The Windows 8 effect
"The corporate world isn't touching Windows 8," Reith said. Many corporate IT buyers are paying for Windows 8 licenses on new laptops or desktops and then rolling the new machines back to Windows 7. That phenomenon means that there is more room for workers to supplement their laptops or desktops with iOS and Android tablets.
"The consumer-worker has a real voice in what's happening in the work force, and even C-level execs want to use their tablets on the network," Reith said. "Streaming music and video, email and Web browsing are all things I can do on a tablet, and it's just more comfy to sit on a couch and look at a tablet than a laptop."

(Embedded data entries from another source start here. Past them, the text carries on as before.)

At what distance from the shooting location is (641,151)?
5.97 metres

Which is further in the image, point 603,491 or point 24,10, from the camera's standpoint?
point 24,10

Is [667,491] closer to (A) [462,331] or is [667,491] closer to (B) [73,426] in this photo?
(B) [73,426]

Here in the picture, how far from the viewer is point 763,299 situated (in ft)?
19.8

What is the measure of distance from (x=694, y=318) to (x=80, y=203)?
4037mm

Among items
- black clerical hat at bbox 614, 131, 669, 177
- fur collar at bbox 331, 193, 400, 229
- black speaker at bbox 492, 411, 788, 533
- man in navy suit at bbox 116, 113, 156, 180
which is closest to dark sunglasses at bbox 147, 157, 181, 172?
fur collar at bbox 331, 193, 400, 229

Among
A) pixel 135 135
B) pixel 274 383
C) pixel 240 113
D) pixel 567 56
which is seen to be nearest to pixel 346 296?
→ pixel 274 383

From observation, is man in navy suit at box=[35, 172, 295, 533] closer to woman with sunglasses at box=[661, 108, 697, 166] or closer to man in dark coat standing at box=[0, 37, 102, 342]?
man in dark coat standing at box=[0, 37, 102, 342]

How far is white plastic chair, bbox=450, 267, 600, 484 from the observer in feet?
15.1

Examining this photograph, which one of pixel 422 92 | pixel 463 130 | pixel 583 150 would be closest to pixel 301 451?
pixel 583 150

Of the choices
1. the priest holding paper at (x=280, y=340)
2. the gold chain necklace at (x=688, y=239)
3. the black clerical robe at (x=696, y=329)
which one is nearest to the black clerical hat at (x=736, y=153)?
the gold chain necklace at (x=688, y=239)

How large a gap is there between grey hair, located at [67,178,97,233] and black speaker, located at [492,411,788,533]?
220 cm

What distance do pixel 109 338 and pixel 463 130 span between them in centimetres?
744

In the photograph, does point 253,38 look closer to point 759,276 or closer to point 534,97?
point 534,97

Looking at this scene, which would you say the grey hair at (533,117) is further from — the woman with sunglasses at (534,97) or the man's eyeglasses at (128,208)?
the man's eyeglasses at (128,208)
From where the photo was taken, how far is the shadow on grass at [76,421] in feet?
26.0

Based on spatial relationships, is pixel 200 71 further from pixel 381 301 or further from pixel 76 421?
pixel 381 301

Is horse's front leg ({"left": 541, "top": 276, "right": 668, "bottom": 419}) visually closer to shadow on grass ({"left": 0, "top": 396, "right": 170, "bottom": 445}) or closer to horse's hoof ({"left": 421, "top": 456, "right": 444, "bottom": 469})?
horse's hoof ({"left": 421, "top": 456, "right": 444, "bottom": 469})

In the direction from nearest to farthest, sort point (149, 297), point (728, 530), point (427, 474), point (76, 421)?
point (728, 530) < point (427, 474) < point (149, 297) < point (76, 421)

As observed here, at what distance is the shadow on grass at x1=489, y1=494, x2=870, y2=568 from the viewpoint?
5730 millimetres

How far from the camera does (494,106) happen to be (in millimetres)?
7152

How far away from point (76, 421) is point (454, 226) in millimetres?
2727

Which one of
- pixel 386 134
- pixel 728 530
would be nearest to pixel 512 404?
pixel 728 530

Despite lack of corporate interest in Windows 8 on desktops and laptops, IDC's updated tablet forecast increased for Windows 8 tablets running x86 to about 10 million shipped for all of 2013, an increase from an older forecast of 5.5 million. Windows RT tablets, however, were reduced downward in the new forecast for 2013, from about 4 million shipped to just over 3 million, Reith said. "We're seeing RT less and less," he said.
Some contrarian notes
In addition to price, function and size, tablets also allow easy access to cheap and fun apps that aren't always available on laptops or desktops, added Jack Gold, an analyst at J. Gold Associates.
Gold said that while tablets might be on an ascending sales curve, there are still many functions where more work is needed. As such there will be a long life for big desktops, and IDC agreed.
"You also have to have a list of things that tablets are not good at: Complex content creation, editing complex documents and spreadsheets, running databases and running off-line complex apps," Gold said.